I agree - I was half joking re the time contraction device. More seriously, I would suggest the OP not even try to base training load on time, or an estimate of time on the road vs. the trainer. Obviously, a power meter with kJ would let you compare objective work, or a metric such as training stress, etc. You can spin a small gear with little resistance on a trainer, which would make a time period on a trainer even less work than a light ride on the road. Choose a goal for the workout and ignore time (and ignore miles on the road as well) as a training load metric...


----------



## tommyrhodes

When planning my indoor workouts I try not to base it so much on time. The only workouts i really base on time are endurance rides for the most part. There's no way in hell i'm doing an endurance ride inside unless a jon and kate plus 8 marathon is on. 
Typically, i have my set interval goals, ie 5 minute intervals. I'll get on the bike, warm up, do the intervals, cool down and get off. No total time, and its the exact same thing as doing the intervals outside since your not coasting during the work period of intervals anyway.
But then again, i'm not really that fast so maybe I'm doing everything wrong.


----------



## spastook

pretender said:


> Time on the road is spent living life; time on the trainer is subtracted from your life.
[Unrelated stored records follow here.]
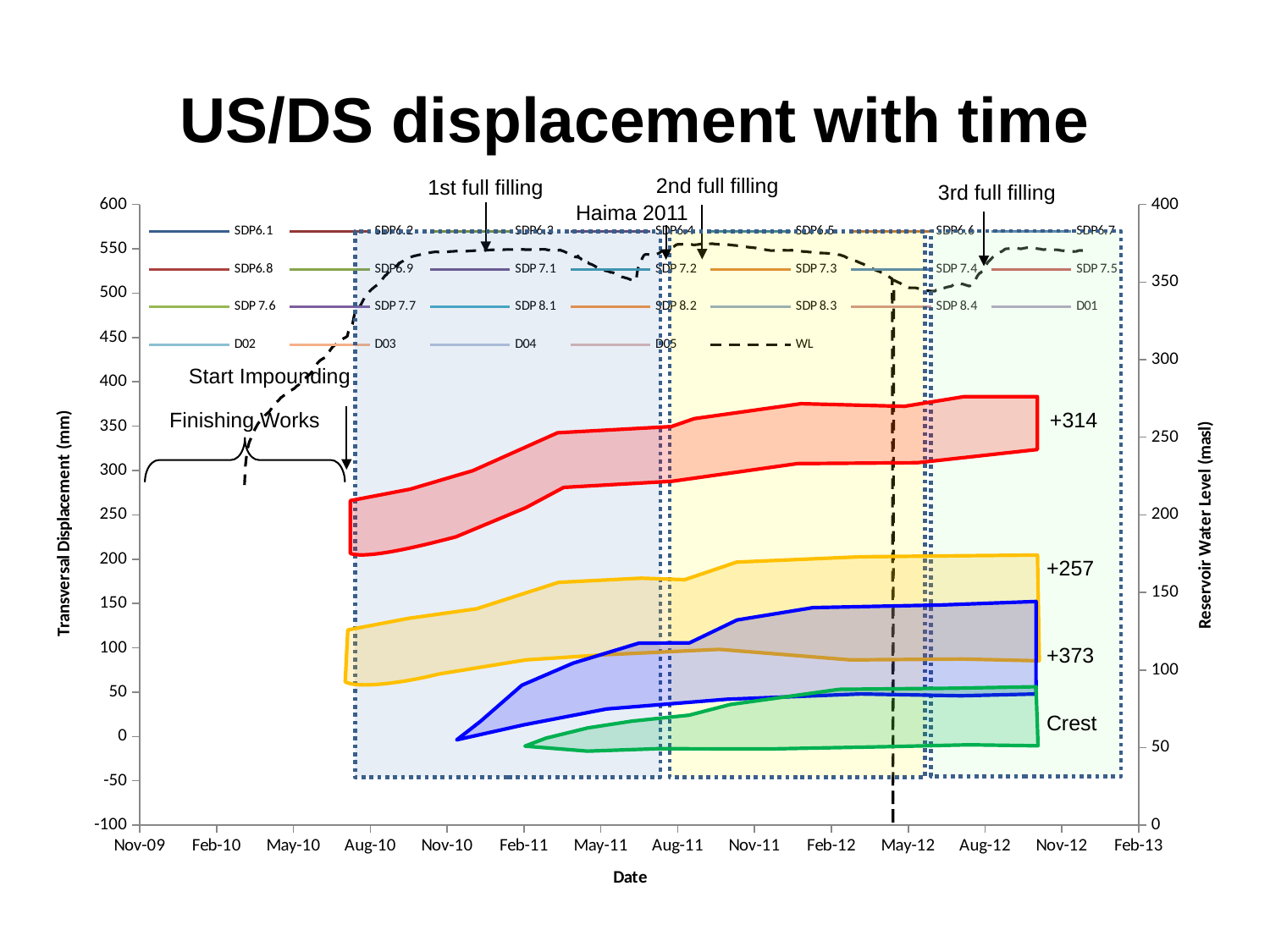
How many series does the legend list? 26 Is the green Crest band at Nov-12 greater or less than 100 mm? less What is the label of the right-hand vertical axis? Reservoir Water Level (masl) Does the red +314 band rise or fall from Aug-10 to Nov-12? rise Is the WL (water level) line at Nov-10 greater or less than 350 masl on the right axis? greater Which shaded band reaches the highest transversal displacement values? +314 At Nov-12, which band shows larger displacement, the red +314 band or the green Crest band? +314 What is the title of the chart? US/DS displacement with time Is the upper edge of the red +314 band at Nov-12 greater or less than 300 mm? greater What kind of chart is shown on the slide? line chart Which legend entry is drawn as a dashed line? WL Which shaded band has the lowest transversal displacement values? Crest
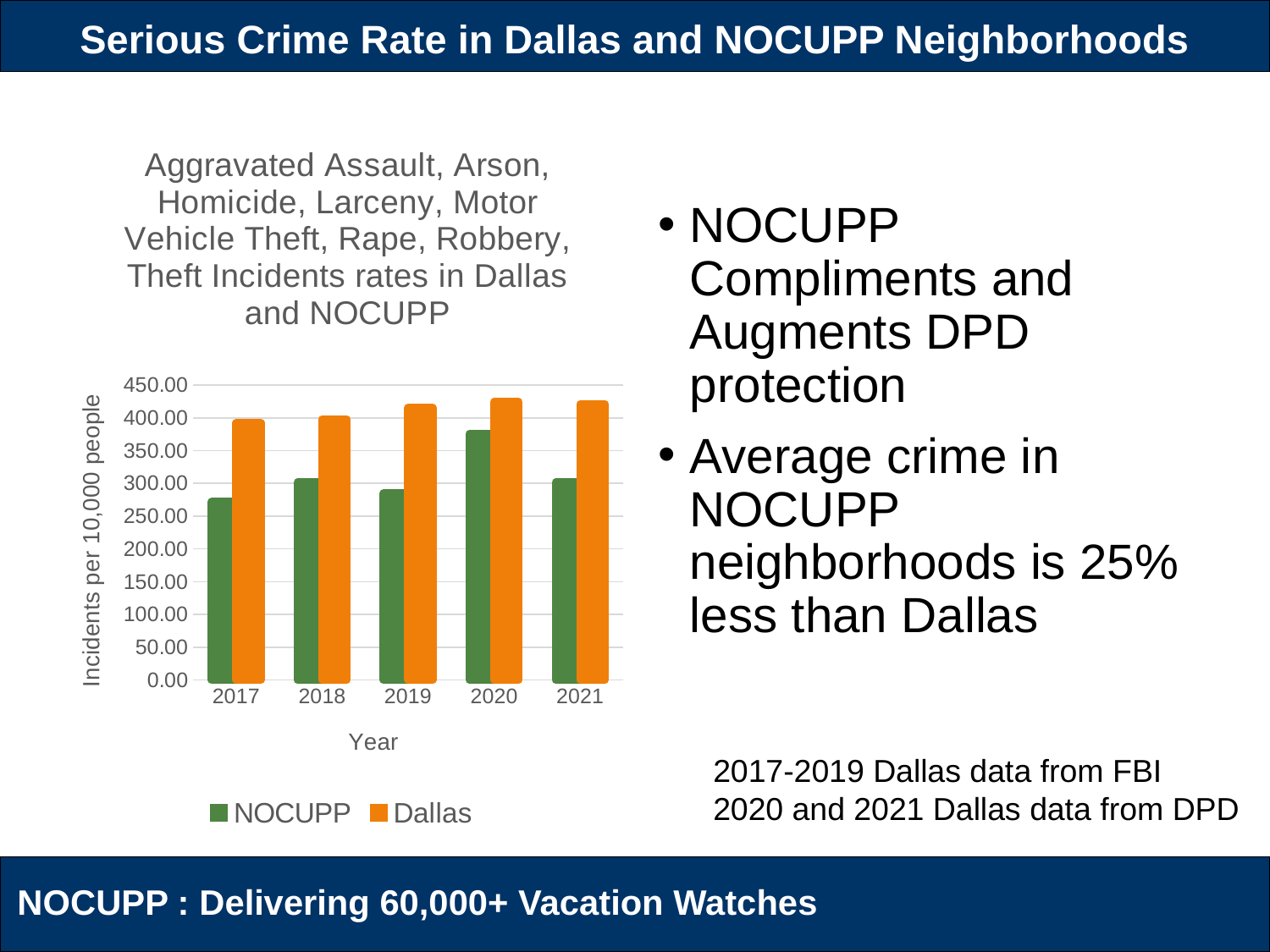
Which colour represents the Dallas series in the chart? orange How many years are shown on the x axis of the chart? 5 Is the Dallas value for 2021 greater or less than 400.00? greater Which year has the highest NOCUPP value in the chart? 2020 In 2020, which is larger, the NOCUPP value or the Dallas value? Dallas What is the label of the y axis of the chart? Incidents per 10,000 people What kind of chart is shown on the slide? bar chart Which year has the lowest NOCUPP value in the chart? 2017 How many series does the chart legend list? 2 Is the NOCUPP value for 2017 greater or less than 300.00? less Is the Dallas value for 2019 greater or less than 400.00? greater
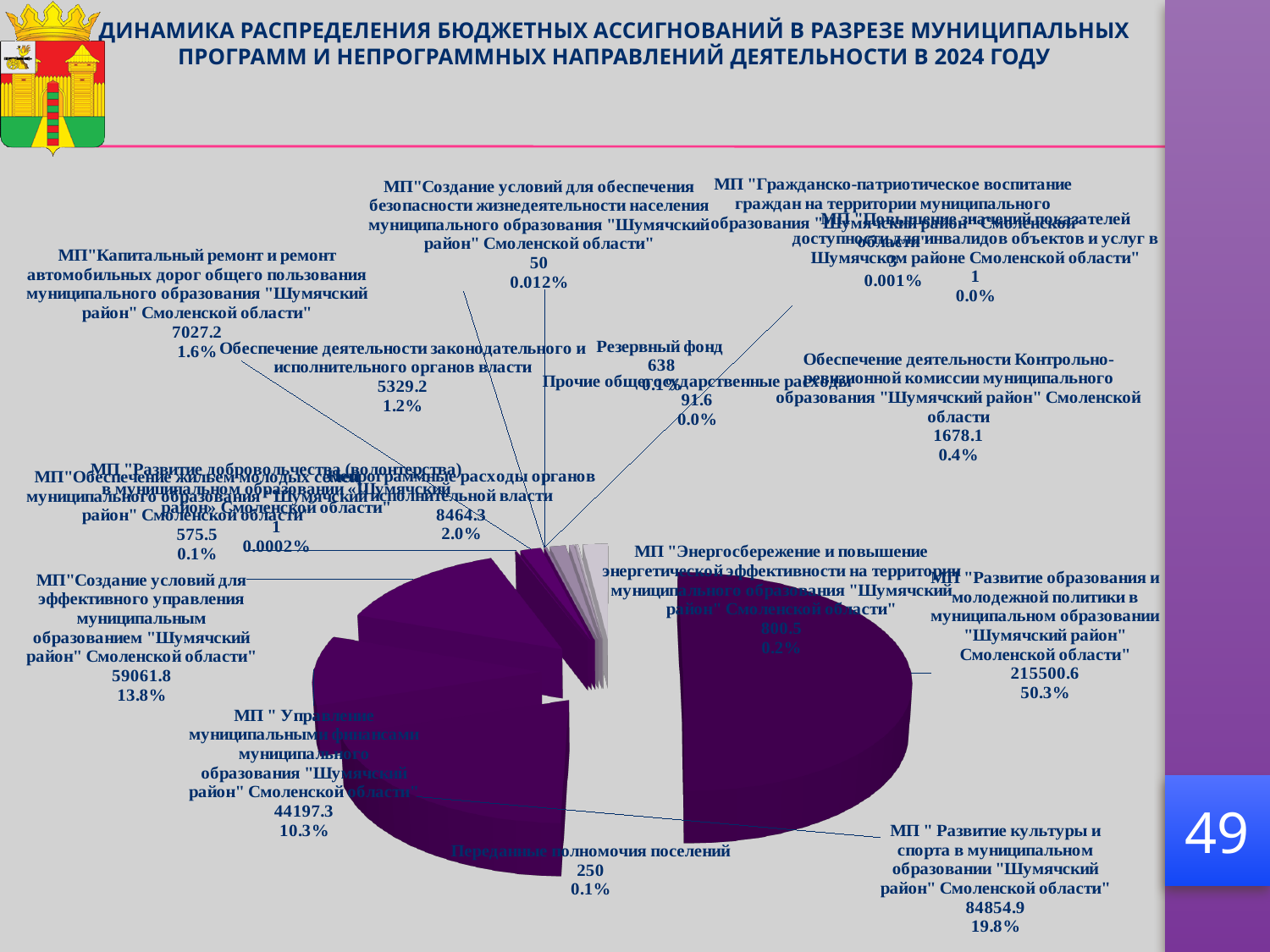
What is the difference between the values for МП "Развитие образования и молодежной политики" (215500.6) and МП "Развитие культуры и спорта" (84854.9)? 130645.7 Which is larger: the value for МП "Создание условий для эффективного управления муниципальным образованием" or the value for МП "Управление муниципальными финансами"? МП "Создание условий для эффективного управления муниципальным образованием" What share of the pie does МП "Развитие образования и молодежной политики" account for? 50.3% What kind of chart is shown on the slide? pie chart What percentage is shown for МП "Управление муниципальными финансами"? 10.3% What value is shown for МП "Развитие культуры и спорта в муниципальном образовании "Шумячский район" Смоленской области"? 84854.9 What percentage is shown for Обеспечение деятельности Контрольно-ревизионной комиссии? 0.4% What value is shown for МП "Развитие образования и молодежной политики в муниципальном образовании "Шумячский район" Смоленской области"? 215500.6 What year does the slide title say the budget allocation dynamics refer to? 2024 Which category has the largest slice of the pie? МП "Развитие образования и молодежной политики в муниципальном образовании "Шумячский район" Смоленской области" What value is shown for Резервный фонд? 638 What value is shown for Переданные полномочия поселений? 250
Ya I'll second that one. I keep a Schwinn Spinmaster in my workout room but use it primarily as a clothes rack. When conditions make it my only choice I'll suffer on it for and hour or so. As far as a formula vs. actual road miles? I'd guess 60 minutes on the trainer = 90 minutes on the road but I guess that depends on the individual. I'd honestly rather have a root canal than have to ride my trainer on a daily basis.


----------



## BostonG

scottzj said:


> I know one thing, today I did the trainer for the first time this season due to a foot injury and I sweat like a mad man. I was totally soaked from head to toe, thank goodness I had towels under the bike and on my bars haha.





Stephan said:


> Been on the trainer the last half week and I realized I never sweated so much. Who knows maybe its just in my head, but riding on the trainer seems to take more effort. I was going to start a post about it, but this post seems to answer my questions. I noticed that to get the same speed and cadence as on the road I have ride in a easier gear, but I sweat like a pig.


You’re sweating a lot because you are inside on the trainer and there are no weather elements in play. When you’re riding on the road, the wind evaporates a lot of that sweat and keeps you a lot cooler, which may be why the trainer seems strenuous in a different way than regular road riding. Vendors sell a product that you attach to the head tube and stretch to the seat tube and it runs the length of the top tube to catch your sweat. I think I just broke a record for using the word “tube” in one sentence.

I know it sounds weird to do in the winter but after you warm up, turn on a fan. If you turn it on high and close your eyes, you can feel like you’re descending!


----------



## scottzj

BostonG said:


> Vendors sell a product that you attach to the head tube and stretch to the seat tube and it runs the length of the top tube to catch your sweat


Haha yes you did! Oh and I bought one of those devices from my LBS for around 24$ and it even has a flap that goes in the front of the bars to hold remotes and other things haha. I just have a TV tray that is next to the bike with food, drink, remotes, phone and spare towel.


----------